===== Trecho do documento

Mas o processo de compra é o nosso maior desafio. Esse processo é extremamente longo, para não dizer, às vezes, impeditivo de inovação. Têm sido feitos alguns esforços de mudança da lei geral de licitação, mas isso ainda não flui nos governos e nos órgãos federais.

A dificuldade para se contratar é enorme. Não há referências técnicas boas, e o processo é muito cheio de travas por conta da lógica de controle mais do que de resultado, que tem, claro, uma preocupação cabível. Nosso prazo –desde que começamos uma conversa até sermos contratados– é de cerca de um ano e oito meses. Não é fácil para uma startup.

Que fatores impedem ainda hoje uma transformação digital dos municípios brasileiros?
Nem sempre é possível fazer isso de maneira óbvia – fácil nunca é. Ao contrário do que as pessoas pensam, os sistemas não estão nas prateleiras, não está tudo resolvido. Muitas vezes o governo compra um sistema de prateleira e vê que não funciona. É preciso adequar o que você possui, sem ser impositivo. Além disso, normalmente existem vários pequenos sistemas no município e é preciso integrar esses dados e trazer aquilo que é inovador e que causa impacto o mais rápido possível.

Esse desenho não é uma coisa fácil. Mas a tecnologia é absolutamente crucial para os governos perceberem que os dados são ativos da sociedade, que têm valor para atender melhor e que devem ser protegidos e preservados. Mas o desafio maior está em facilitar a contratação por parte dos municípios.

Ao apresentar soluções a esses clientes, como em geral a proposta é recebida?

==========
===== Dados de origem

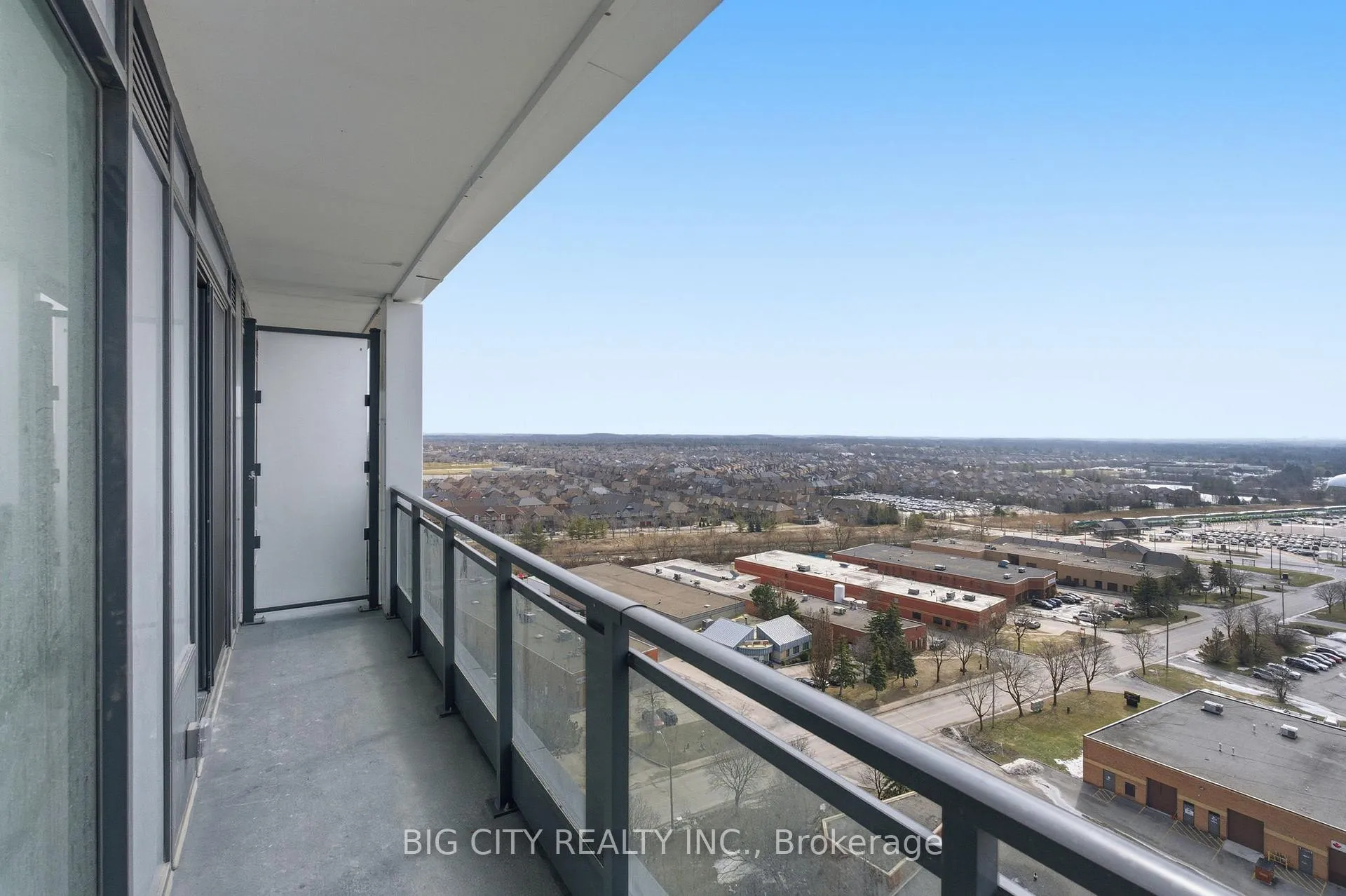 Photo 21 of Unit 1707, 9751 Markham Road, Markham, Greensborough — HOMEH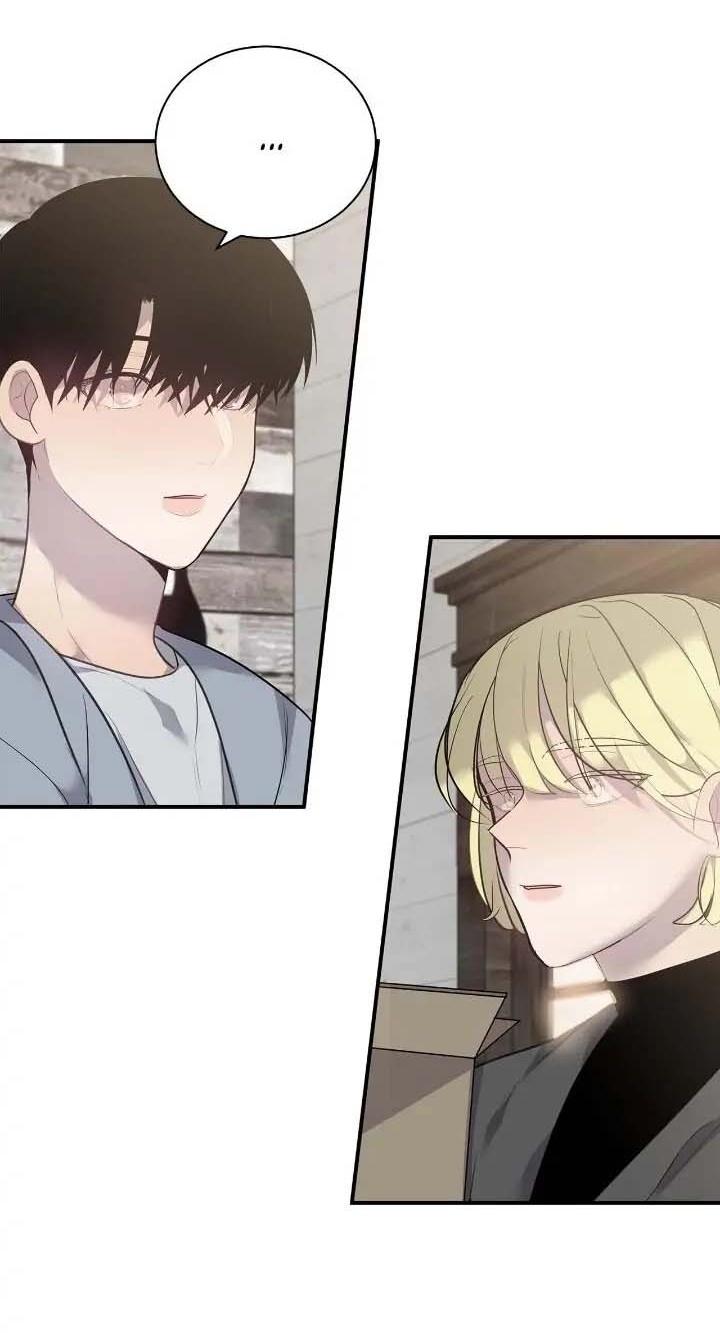 sao notp lại thành thật rồi? chapter 36 41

==========

**Enunciado 1:**
Diga se cada afirmação abaixo está de acordo com o trecho do documento. Responda sim ou não e cite entre aspas as palavras do trecho que decidem a questão.
(a) O prazo entre a primeira conversa e a contratação é de cerca de um ano e oito meses.
(b) Os sistemas de prateleira comprados pelo governo sempre funcionam.
(c) As mudanças na lei geral de licitação já fluem nos governos e nos órgãos federais.
**Enunciado 2:**
Com base no trecho do documento, responda a cada pergunta em uma linha, usando as mesmas letras.
(a) Que tipo de referências falta para se contratar?
(b) O que normalmente existe no município e precisa ter os dados integrados?
(c) Os governos devem perceber que os dados são ativos de quem?
**Enunciado 3:** Reproduza fielmente tudo o que vai de "Mas o processo" até "dos municípios brasileiros?", no trecho do documento.

**Sua resposta 1:**
(a) Sim: "é de cerca de um ano e oito meses"
(b) Não: "Muitas vezes o governo compra um sistema de prateleira e vê que não funciona."
(c) Não: "mas isso ainda não flui nos governos e nos órgãos federais"

**Sua resposta 2:**
(a) Referências técnicas boas.
(b) Vários pequenos sistemas.
(c) Da sociedade.

**Sua resposta 3:**
Mas o processo de compra é o nosso maior desafio. Esse processo é extremamente longo, para não dizer, às vezes, impeditivo de inovação. Têm sido feitos alguns esforços de mudança da lei geral de licitação, mas isso ainda não flui nos governos e nos órgãos federais.

A dificuldade para se contratar é enorme. Não há referências técnicas boas, e o processo é muito cheio de travas por conta da lógica de controle mais do que de resultado, que tem, claro, uma preocupação cabível. Nosso prazo –desde que começamos uma conversa até sermos contratados– é de cerca de um ano e oito meses. Não é fácil para uma startup.

Que fatores impedem ainda hoje uma transformação digital dos municípios brasileiros?